You may have seen the link flying around Twitter this afternoon, but a proposal from Tal Leming and Erik van Blokland to the W3C looks like the proper call to action for type to move forward on the web. It’s already received support from Hoefler & Frere-Jones, and I’m sure more will follow. Unfortunately it’s only a proposal at the moment, but a show of support from the design community would surely help it along.

Put simply, it’s a request for a new font-file format, specifically for the web: .webfont. This format would allow typefaces to be assigned to a domain to prevent abuse, and would allow us to use the browser native @font-face functionality as intended. No workarounds, no middlemen, no bullshit.

They’ve got my support.

For the sake of brevity, I’ve copied the highlights of the proposal here (ignoring the sections aimed at browser manufacturer’s and type foundries). You could also view the full proposal if you so desire.

The revised format [.webfont] is now a compressed file containing
two files with the following names:

— info.xml
— fontdata

The info.xml file contains numerous bits of data describing the font

The fontdata file would contain the actual font file. The name does
not have an extension so that it can be format agnostic.

[…] these files would be compressed into a single file.

The proposal goes on to list various elements for the .xml file but the important bit is this:

allow - A list of URLs allowed to use the font. Optional.

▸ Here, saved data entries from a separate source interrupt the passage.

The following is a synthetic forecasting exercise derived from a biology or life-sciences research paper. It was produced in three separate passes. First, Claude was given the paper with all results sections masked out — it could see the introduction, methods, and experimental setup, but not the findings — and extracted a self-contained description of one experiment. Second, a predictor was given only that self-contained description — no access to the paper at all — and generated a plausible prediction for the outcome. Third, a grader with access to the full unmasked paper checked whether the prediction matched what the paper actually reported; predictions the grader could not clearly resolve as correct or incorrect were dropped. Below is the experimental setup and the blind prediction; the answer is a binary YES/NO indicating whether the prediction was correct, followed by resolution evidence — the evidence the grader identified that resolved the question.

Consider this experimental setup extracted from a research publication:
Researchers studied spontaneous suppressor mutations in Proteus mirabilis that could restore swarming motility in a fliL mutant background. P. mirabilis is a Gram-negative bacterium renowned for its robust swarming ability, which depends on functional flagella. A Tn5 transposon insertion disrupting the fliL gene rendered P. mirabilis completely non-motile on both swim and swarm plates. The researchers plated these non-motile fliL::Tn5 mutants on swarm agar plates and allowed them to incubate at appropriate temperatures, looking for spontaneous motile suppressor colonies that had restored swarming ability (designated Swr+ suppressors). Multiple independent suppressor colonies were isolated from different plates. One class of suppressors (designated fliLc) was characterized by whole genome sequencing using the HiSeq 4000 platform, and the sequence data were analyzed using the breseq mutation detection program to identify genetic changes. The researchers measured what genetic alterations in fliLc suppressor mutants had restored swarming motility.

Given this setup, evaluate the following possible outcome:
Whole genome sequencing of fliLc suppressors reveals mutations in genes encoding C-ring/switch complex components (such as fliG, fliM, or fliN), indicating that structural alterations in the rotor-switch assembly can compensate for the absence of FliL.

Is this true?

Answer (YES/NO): NO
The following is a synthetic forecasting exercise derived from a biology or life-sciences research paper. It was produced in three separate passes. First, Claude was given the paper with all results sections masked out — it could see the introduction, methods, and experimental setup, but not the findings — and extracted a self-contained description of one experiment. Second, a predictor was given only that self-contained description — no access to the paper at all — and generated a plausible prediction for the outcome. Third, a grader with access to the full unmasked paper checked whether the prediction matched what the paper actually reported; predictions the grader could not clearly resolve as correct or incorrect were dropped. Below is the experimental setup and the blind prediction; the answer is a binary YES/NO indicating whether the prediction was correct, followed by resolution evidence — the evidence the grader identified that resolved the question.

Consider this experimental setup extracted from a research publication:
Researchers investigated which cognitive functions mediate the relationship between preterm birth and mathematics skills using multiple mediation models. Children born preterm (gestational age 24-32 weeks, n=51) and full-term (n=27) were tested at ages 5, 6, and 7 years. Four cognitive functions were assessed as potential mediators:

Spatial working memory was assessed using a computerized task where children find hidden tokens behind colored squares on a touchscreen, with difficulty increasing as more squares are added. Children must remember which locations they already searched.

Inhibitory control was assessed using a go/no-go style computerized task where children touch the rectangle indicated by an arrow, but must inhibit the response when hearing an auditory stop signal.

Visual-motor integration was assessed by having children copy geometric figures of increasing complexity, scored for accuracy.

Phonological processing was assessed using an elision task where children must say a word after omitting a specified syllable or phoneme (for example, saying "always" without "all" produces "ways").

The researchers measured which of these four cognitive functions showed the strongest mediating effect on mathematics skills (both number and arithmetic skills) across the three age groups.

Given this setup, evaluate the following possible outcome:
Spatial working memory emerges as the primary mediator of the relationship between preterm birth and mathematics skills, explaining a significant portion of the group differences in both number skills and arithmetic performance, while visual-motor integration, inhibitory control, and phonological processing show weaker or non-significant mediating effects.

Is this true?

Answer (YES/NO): NO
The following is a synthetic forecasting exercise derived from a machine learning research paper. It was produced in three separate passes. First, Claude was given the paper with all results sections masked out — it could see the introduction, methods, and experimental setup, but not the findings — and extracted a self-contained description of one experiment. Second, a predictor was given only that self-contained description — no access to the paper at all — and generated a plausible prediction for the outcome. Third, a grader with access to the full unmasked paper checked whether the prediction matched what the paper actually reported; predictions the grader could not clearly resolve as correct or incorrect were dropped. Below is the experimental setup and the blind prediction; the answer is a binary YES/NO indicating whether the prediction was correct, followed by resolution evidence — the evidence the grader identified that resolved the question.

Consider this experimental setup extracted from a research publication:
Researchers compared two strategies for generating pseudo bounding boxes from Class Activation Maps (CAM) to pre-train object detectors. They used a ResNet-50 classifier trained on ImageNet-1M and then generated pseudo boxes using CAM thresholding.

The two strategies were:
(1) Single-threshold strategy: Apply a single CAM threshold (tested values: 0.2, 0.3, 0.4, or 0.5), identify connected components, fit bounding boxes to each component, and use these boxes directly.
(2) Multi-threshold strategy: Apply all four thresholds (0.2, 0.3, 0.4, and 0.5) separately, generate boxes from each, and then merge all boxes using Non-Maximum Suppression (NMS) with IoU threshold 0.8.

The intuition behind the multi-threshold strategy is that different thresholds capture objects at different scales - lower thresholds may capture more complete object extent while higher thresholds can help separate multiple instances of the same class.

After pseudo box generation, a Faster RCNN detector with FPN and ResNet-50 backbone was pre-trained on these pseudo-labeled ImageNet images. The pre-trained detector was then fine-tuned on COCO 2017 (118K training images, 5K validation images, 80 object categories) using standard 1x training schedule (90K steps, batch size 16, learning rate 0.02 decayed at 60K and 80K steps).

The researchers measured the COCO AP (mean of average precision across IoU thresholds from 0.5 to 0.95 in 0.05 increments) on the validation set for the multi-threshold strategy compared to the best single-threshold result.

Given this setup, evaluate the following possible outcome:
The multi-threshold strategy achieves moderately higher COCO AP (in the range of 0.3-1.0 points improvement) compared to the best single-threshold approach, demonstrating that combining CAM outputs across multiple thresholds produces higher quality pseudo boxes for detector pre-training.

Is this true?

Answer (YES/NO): NO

In our previous proposal we suggested an unobtrusive alert system that
would be triggered if the domain being viewed did not match a domain
in the element. John Daggett explained that he didn’t think
this would work. Instead, he suggested a “page info” window that
would display data about the page including information defined in the
font’s metadata plus same-site origin restrictions. We are very
interested in hearing from the browser developers about the
feasibility of these two ideas.

We’re hopeful that this is a good format for everyone. It gives users
smaller file sizes. It gives the font vendors a simple format that
allows them to include information about the font. It doesn’t require
entirely new technologies from the browser developers.

What do you think?



  1. It’s got my vote.

    I’m glad to see H&FJ are on board this early, especially considering the imminent release of Typekit. It’s apparent (now that they’ve given their public support to .webfont) H&FJ is not going to release any of their typefaces via Typekit. Honestly, when I can legally and easily use H&FJ fonts on the web, I’ll be a happy person.

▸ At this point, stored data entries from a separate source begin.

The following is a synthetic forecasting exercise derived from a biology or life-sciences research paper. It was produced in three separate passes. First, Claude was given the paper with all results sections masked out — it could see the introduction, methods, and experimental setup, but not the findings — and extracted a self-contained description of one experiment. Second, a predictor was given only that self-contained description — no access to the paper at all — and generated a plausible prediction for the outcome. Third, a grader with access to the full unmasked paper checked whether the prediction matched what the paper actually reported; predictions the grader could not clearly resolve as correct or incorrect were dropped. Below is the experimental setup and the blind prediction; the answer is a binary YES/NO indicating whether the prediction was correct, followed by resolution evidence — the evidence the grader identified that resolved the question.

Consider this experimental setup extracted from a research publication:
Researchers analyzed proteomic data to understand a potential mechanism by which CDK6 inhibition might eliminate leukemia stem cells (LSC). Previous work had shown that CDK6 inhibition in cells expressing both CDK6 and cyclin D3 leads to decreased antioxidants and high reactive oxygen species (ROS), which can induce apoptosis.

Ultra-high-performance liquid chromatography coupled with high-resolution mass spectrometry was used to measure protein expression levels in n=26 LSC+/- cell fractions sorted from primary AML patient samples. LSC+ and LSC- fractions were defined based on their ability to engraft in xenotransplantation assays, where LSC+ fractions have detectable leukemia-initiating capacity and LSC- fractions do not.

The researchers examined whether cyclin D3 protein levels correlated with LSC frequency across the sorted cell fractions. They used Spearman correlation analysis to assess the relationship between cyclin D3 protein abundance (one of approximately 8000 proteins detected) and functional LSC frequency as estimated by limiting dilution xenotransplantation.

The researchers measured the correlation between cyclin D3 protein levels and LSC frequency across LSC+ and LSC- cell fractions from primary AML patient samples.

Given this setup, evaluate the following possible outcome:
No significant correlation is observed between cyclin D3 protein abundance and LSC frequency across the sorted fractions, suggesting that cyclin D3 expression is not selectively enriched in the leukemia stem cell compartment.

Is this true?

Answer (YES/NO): NO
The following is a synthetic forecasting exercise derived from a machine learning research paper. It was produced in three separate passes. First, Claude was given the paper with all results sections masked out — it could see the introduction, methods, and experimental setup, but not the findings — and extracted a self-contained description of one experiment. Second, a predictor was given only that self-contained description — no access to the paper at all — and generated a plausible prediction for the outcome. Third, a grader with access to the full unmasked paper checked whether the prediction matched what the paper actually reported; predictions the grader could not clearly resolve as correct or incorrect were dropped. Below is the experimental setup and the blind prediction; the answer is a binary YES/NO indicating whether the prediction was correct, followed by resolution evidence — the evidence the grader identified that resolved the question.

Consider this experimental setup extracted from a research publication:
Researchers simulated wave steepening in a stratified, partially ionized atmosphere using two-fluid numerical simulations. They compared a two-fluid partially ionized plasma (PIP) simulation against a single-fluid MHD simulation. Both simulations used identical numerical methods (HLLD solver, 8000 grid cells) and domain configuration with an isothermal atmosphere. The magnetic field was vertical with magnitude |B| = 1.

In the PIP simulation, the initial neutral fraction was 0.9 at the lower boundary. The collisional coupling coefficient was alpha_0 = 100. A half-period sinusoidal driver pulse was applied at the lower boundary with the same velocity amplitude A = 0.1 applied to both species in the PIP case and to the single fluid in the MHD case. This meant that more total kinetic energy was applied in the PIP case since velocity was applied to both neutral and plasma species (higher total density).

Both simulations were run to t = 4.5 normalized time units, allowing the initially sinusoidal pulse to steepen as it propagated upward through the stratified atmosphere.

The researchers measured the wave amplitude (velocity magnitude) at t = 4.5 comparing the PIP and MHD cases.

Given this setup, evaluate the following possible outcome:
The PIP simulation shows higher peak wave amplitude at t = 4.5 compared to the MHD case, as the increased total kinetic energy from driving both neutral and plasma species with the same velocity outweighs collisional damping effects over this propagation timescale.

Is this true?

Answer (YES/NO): NO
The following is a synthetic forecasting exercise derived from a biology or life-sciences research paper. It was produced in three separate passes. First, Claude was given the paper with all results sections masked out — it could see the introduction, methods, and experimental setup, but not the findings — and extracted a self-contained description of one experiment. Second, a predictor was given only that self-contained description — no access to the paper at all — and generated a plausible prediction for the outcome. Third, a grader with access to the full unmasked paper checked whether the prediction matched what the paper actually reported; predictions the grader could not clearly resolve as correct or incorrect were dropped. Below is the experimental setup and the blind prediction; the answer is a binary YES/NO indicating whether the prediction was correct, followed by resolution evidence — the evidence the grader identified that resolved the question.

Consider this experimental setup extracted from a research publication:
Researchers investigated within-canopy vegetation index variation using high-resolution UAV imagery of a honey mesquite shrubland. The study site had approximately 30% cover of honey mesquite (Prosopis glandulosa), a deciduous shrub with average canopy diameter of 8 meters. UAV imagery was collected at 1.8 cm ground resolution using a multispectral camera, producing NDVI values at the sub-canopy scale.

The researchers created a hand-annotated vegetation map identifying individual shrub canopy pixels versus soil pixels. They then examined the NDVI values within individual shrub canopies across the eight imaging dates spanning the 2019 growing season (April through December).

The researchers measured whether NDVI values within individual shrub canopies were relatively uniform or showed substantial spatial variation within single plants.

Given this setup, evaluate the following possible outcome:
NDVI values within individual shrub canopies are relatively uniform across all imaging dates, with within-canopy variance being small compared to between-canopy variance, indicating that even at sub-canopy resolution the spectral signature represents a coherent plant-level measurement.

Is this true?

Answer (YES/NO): NO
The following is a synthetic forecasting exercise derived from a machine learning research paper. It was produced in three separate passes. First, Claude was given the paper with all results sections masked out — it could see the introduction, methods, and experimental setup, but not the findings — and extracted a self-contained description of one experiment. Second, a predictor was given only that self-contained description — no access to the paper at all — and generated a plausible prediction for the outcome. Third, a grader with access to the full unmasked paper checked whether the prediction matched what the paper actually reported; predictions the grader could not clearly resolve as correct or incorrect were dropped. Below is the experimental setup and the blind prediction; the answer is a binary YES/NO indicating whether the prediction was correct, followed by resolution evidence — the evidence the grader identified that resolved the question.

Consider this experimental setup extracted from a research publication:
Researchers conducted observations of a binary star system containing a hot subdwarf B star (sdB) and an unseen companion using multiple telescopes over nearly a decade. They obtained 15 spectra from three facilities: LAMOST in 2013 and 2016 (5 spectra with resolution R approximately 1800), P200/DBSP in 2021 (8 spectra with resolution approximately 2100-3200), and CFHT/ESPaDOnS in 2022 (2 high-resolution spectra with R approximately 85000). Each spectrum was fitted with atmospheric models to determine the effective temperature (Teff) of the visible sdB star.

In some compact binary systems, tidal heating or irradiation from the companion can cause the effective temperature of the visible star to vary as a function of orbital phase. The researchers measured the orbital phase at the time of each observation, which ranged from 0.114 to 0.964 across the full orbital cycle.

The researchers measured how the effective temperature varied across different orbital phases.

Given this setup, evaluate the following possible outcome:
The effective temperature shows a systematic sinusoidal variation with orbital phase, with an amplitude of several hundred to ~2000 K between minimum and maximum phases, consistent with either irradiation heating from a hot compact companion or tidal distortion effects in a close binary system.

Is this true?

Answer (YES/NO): NO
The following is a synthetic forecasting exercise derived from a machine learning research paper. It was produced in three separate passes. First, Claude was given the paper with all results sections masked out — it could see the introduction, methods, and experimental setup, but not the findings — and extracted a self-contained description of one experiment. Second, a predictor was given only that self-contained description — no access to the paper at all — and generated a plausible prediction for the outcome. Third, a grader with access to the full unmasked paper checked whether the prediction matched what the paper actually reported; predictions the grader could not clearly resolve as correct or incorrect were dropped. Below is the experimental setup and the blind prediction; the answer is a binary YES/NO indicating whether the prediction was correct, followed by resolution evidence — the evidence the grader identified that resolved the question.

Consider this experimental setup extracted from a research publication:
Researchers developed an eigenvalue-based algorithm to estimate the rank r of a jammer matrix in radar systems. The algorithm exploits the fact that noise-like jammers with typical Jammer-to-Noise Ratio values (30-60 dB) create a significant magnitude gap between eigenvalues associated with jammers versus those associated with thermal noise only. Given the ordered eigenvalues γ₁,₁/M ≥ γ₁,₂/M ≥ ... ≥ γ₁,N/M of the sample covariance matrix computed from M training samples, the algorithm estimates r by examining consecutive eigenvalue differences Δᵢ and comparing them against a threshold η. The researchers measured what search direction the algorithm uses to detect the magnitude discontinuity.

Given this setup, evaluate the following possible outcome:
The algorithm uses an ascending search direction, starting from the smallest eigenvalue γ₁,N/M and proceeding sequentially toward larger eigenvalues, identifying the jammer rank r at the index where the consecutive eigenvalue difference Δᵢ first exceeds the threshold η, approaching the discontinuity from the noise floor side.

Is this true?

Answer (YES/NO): YES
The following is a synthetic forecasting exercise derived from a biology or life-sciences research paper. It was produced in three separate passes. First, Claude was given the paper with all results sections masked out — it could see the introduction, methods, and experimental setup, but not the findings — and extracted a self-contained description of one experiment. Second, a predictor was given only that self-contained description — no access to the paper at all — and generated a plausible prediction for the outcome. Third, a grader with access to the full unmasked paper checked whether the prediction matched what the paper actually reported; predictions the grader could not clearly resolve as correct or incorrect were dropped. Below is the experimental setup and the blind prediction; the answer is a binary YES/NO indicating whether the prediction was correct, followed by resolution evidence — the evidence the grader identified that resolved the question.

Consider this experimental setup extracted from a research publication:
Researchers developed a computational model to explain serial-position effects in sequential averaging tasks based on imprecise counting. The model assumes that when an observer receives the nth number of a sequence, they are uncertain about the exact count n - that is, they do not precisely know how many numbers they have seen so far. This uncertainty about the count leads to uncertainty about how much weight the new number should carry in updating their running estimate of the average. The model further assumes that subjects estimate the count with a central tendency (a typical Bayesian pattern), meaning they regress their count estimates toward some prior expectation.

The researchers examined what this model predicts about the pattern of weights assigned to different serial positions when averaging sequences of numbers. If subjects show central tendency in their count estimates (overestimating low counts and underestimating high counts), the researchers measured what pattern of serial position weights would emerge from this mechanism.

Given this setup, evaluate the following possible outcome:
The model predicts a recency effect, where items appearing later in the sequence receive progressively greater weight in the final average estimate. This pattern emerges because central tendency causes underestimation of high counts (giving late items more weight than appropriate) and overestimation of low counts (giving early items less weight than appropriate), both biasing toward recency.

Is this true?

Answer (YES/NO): NO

  2. So there’s no DRM or any kind of way to prevent altering the XML file? I thought that’s what the font companies required, and that’s why this whole issue was taking so long to resolve.

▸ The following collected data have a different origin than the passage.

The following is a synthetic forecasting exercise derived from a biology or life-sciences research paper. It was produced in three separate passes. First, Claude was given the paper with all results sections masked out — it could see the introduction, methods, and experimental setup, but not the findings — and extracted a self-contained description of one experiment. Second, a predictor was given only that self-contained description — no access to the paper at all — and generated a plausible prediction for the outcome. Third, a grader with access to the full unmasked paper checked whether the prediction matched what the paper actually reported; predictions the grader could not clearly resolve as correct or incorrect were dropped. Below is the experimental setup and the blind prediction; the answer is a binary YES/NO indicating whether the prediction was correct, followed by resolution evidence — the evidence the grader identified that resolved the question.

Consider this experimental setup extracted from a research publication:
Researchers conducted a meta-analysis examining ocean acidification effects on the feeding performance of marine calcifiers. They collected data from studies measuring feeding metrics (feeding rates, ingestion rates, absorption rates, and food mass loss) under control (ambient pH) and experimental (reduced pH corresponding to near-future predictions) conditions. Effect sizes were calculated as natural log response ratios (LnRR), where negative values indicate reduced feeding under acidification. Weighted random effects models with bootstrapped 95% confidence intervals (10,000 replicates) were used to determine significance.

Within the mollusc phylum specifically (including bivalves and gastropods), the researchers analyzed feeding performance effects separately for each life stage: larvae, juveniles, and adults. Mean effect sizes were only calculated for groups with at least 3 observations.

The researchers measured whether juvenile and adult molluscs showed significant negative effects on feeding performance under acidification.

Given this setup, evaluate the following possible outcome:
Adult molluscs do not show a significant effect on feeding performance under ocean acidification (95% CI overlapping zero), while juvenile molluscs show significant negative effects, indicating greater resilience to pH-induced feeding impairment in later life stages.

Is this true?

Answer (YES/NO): NO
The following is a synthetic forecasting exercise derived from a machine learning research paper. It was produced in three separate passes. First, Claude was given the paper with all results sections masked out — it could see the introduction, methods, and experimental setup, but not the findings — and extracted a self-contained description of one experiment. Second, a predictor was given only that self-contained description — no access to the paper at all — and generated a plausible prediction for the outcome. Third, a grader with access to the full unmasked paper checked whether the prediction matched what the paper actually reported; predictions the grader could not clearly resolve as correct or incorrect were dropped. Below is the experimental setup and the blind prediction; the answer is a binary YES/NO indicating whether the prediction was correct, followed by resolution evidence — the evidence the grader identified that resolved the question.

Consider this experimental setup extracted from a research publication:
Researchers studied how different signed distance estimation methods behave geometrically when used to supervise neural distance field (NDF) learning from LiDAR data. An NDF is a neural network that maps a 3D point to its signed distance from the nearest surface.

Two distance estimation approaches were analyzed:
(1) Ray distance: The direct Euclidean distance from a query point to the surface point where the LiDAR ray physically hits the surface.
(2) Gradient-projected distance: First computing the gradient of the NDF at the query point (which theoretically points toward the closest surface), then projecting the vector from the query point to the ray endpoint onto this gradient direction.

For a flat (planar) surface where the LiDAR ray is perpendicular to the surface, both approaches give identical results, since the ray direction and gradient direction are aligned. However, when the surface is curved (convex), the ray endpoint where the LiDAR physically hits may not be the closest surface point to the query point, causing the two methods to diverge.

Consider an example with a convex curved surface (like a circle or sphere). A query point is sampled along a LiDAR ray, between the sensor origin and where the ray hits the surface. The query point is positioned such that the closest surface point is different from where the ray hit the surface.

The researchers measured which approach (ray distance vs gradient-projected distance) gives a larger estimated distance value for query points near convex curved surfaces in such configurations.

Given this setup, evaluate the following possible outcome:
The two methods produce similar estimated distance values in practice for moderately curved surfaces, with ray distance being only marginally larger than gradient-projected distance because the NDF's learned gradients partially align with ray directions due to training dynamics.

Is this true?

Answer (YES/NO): NO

  3. At first glance, I’m not sure how this is different than .eot’s compression + optional domain-specification, with the same drawbacks - it needs adoption. TTF & OTF (and EOT) exist today. We definitely need fonts designed for web use (@font-face is part of that) - but I think that’s do-able with our existing formats.

  4. @ivrsn: The .xml file would be compressed into the .webfont file, so I doubt it would be easily editable, making the font-file only usable to its owner (no hotlinking).

    @Garrick Van Buren: It appears that existing typefaces need only be compressed in to the .webfont file, but you are right that browser’s would need to make some slight modifications to handle it.

  5. Just recently I wrote an article on Russian about embedding fonts with EOT and current browsers support of @font-face.

    I am more then positive, that developers and open-source community should take advantage of EOT.

    Kyle, as you wrote “No workarounds, no middlemen, no bullshit.”; and as it is stated in proposal: “It doesn’t require
    entirely new technologies from the browser developers”.

    I disagree. Look at the EOT.

    1. It is already closed-for-desktop format.

    2. It is already supported by browser with greatest market share.

    2. It does great job with compression (even much better then RAR, ZIP or GZIP)

    3. It covers DRM that pleases font foundries.

    4. EOT offers great subsetting options. CSS3 unicode-range spec probably doesn’t even know that EOT exists. This part of specification presumes, that there will be separate versions of fonts for Latin, Cyrillic, Math and so on… How uncomfortable is that? With EOT you need only one font. You can even subset based on characters used on one page…

    5. Adobe, Monotype and many others support it.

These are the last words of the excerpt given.